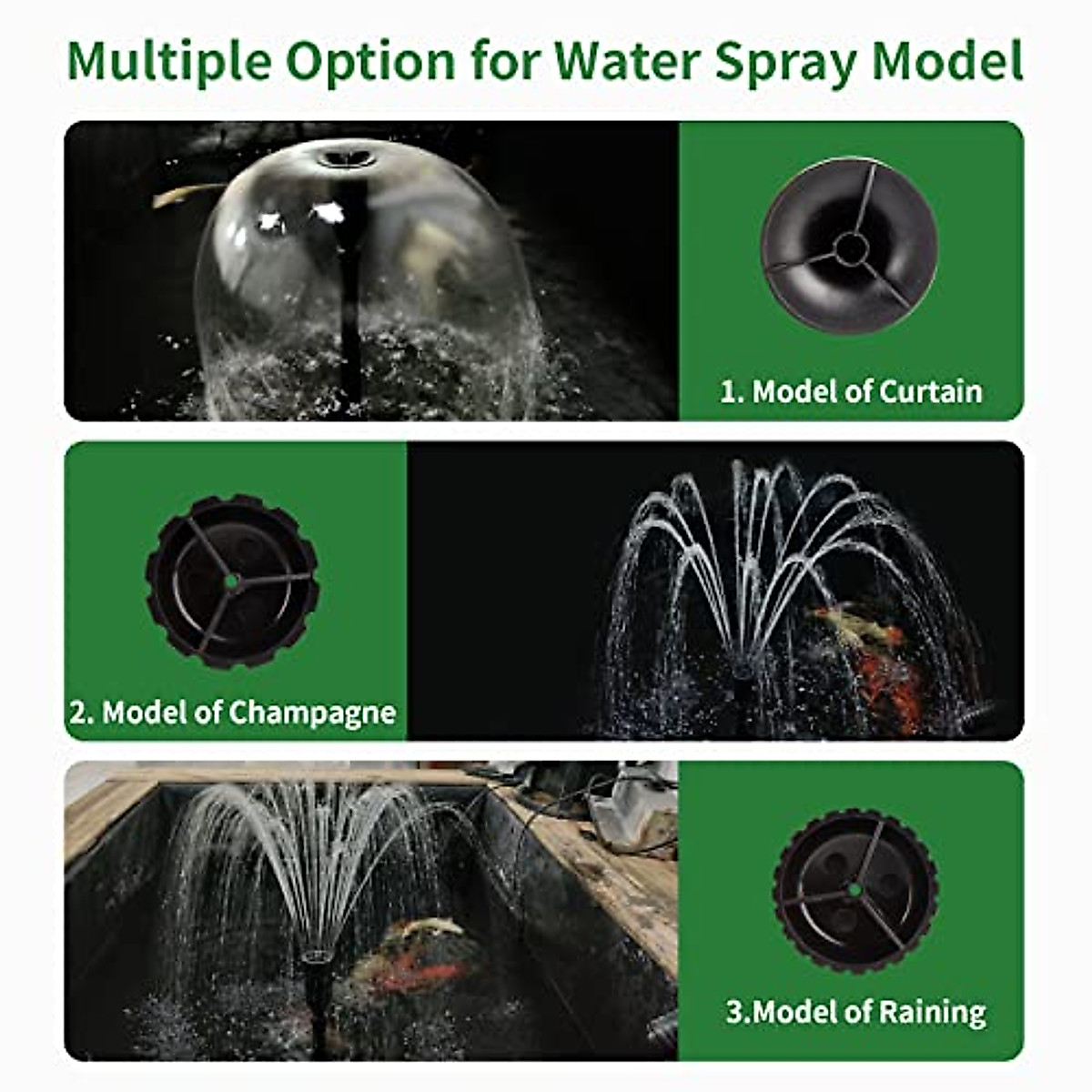 Multiple Option for Water Spray Model

1. Model of Curtain

2. Model of Champagne

3.Model of Raining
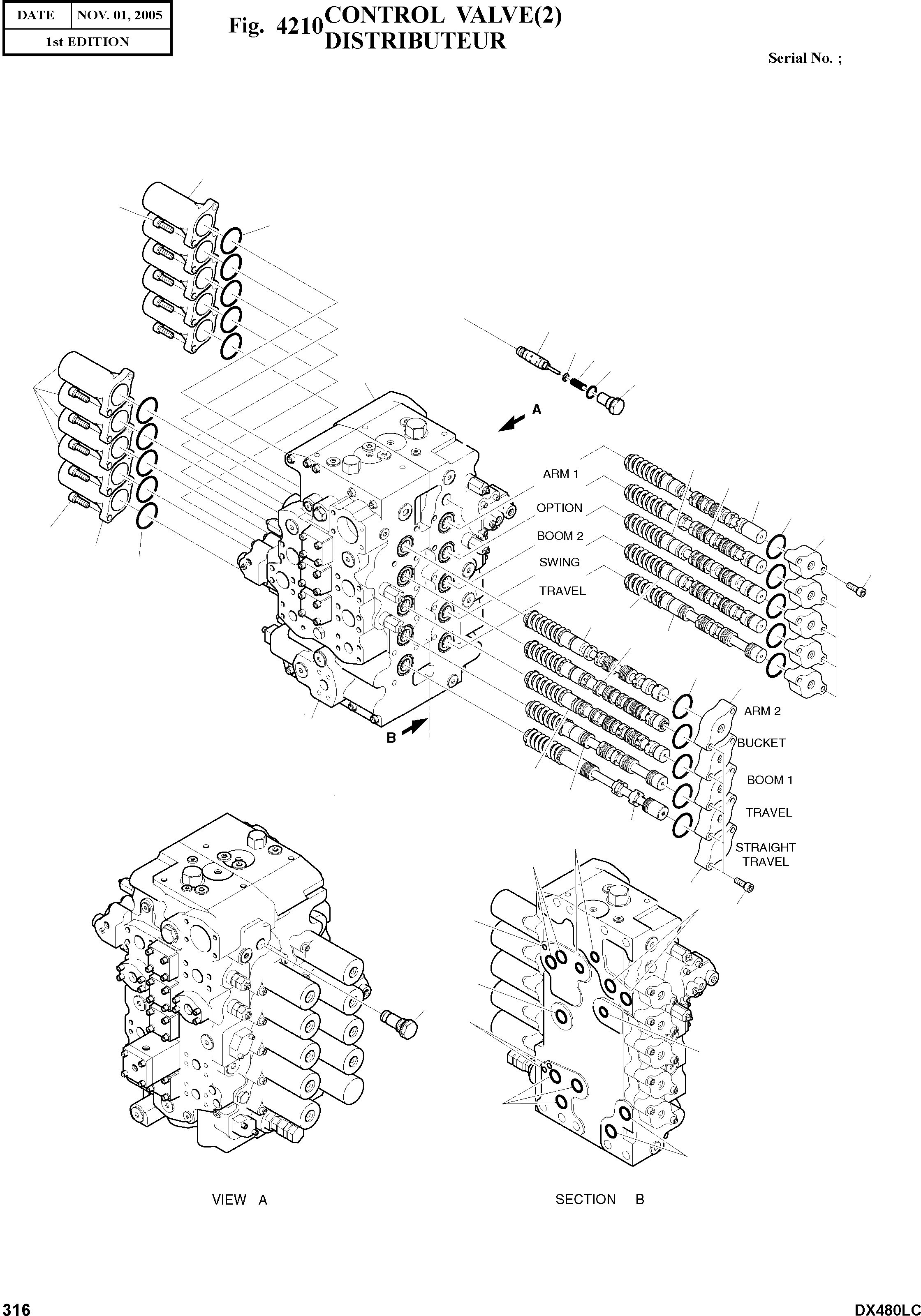 | DATE | NOV. 01, 2005 |
|---|---|
| 1st EDITION | |

Fig. 4210 CONTROL VALVE(2)
DISTRIBUTEUR

Serial No. ;

A

ARM 1

OPTION

BOOM 2

SWING

TRAVEL

B

ARM 2

BUCKET

BOOM 1

TRAVEL

STRAIGHT TRAVEL

VIEW A

SECTION B

316

DX480LC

> [EXERCISE DESCRIPTION]: Any images must be dropped; all other material is to be printed exactly.

> [RESULT]:
 Multiple Option for Water Spray Model

1. Model of Curtain

2. Model of Champagne

3.Model of Raining
 | DATE | NOV. 01, 2005 |
|---|---|
| 1st EDITION | |

Fig. 4210 CONTROL VALVE(2)
DISTRIBUTEUR

Serial No. ;

A

ARM 1

OPTION

BOOM 2

SWING

TRAVEL

B

ARM 2

BUCKET

BOOM 1

TRAVEL

STRAIGHT TRAVEL

VIEW A

SECTION B

316

DX480LC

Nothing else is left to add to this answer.